Requires-Dist: ruff>=0.1.0; extra == "dev"
Dynamic: license-file

# polaguard

**Lightning-fast local data contract validation for CSV, Parquet, and JSON files.**  
Built to protect local pipelines, software loops, and CI/CD runners before data hits the cloud.

[![Python](https://img.shields.io/badge/python-3.9+-blue.svg)](https://www.python.org/downloads/)
[![License: MIT](https://img.shields.io/badge/license-MIT-green.svg)](https://github.com/osadose/polaguard/blob/main/LICENSE)
[![Powered by Polars](https://img.shields.io/badge/powered%20by-Polars-orange.svg)](https://pola.rs)

## ⚡ Why Polaguard?
Most data contract engines are database-centric, slow to connect, and heavy. **Polaguard** shifts data quality left:
*   **Zero Infrastructure:** No cloud dependencies, database logins, or heavy configuration.
*   **Blazing Fast:** Vectorized execution handling millions of rows in milliseconds using [Polars](https://pola.rs).
*   **Pipeline Native:** Designed to block git commits and GitHub Action pipelines via automated exit codes.

## 🚀 Quick Start

### 1. Install
```bash
pip install polaguard
```

### 2. Auto-Generate a Contract Schema
Point Polaguard at a clean file. It will automatically infer your structures, formats, uniqueness, and null distributions.
```bash
polaguard init --file data/baseline.parquet --output contract.yaml
```

### 3. Check Incoming Batches
Instantly check incoming files against your established standards:
```bash
polaguard check --file data/new_batch.csv --contract contract.yaml
```

### 4. Use the Python API
```python
from pathlib import Path
from polaguard import validate_file

result = validate_file(Path("data/new_batch.csv"), Path("contract.yaml"))
if not result.is_valid:
  print(result.errors)
```

### 5. Check CLI Version
```bash
polaguard --version
```

## 🛠️ Automated Integrations

### Pre-Commit Hooks
Catch structure breaking data changes before making a git commit. Add this to your `.pre-commit-config.yaml`:

```yaml
repos:
  - repo: https://github.com/osadose/polaguard
    rev: v0.2.0
    hooks:
      - id: polaguard
        args: ["check", "--file", "data/raw_inputs.csv", "--contract", "contract.yaml"]
```

## 📄 Schema Configuration & Constraints

Polaguard YAML contracts support dataset-level constraints, column validations, and custom SQL expression assertions.

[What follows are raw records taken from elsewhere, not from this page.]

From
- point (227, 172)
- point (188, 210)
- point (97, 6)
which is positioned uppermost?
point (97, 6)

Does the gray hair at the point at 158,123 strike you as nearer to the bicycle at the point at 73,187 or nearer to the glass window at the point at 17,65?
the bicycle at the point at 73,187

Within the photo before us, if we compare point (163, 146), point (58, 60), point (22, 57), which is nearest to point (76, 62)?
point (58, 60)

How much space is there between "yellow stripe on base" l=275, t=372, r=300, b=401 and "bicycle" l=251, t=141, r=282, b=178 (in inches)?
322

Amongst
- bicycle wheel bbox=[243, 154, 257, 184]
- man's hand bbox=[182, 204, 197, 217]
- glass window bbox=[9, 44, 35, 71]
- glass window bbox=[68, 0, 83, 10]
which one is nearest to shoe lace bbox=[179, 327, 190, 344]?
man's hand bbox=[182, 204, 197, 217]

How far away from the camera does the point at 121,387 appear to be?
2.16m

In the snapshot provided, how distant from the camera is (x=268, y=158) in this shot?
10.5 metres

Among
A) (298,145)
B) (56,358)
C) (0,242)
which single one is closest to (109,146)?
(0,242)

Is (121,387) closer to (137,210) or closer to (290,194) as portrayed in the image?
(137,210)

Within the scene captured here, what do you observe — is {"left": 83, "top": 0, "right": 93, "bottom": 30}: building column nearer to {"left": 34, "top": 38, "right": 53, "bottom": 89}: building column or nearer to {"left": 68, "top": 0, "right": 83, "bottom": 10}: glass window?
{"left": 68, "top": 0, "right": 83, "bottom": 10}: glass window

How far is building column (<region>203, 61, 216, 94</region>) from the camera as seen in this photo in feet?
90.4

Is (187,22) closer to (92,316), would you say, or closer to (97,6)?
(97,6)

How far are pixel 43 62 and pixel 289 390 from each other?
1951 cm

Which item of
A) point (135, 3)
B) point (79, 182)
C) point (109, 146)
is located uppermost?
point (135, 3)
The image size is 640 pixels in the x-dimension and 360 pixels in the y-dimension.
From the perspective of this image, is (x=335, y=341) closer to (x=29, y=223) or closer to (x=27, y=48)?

### Dataset-level Constraints
* `min_columns` (integer): Minimal number of columns required.
* `min_rows` (integer): Minimal number of rows required.
* `allow_extra_columns` (boolean): Whether to fail if the dataset contains columns not defined in the contract.

### Column-level Validations
Under `columns.<column_name>`:
* `type`: One of `int`, `float`, `str`, `bool`, `date`, `datetime`.
* `required` (boolean): Failing check if the column is absent.
* `unique` (boolean): Evaluates if values must be distinct.
* `null_threshold` (float between `0.0` and `1.0`): Permissible ratio of null values (e.g. `0.2` allows up to 20% nulls).
* `regex` (string): For `str` columns, regular expression format checking.
* `allowed_values` (list): Defines an enum of permitted values.
* `min_value` / `max_value` (any): Upper and lower boundary limits (for numeric, date, and datetime columns).
* `min_length` / `max_length` (integer): Length limits for character strings.

### Custom SQL Expressions
Define a list of arbitrary SQL checks evaluated in Polars against the dataset under `expressions`:
```yaml
expressions:
  - "age >= 18"
  - "start_date < end_date"
  - "revenue - cost > 0"
```

## 📜 License

This project is licensed under the MIT License — see the [LICENSE](LICENSE) file for details.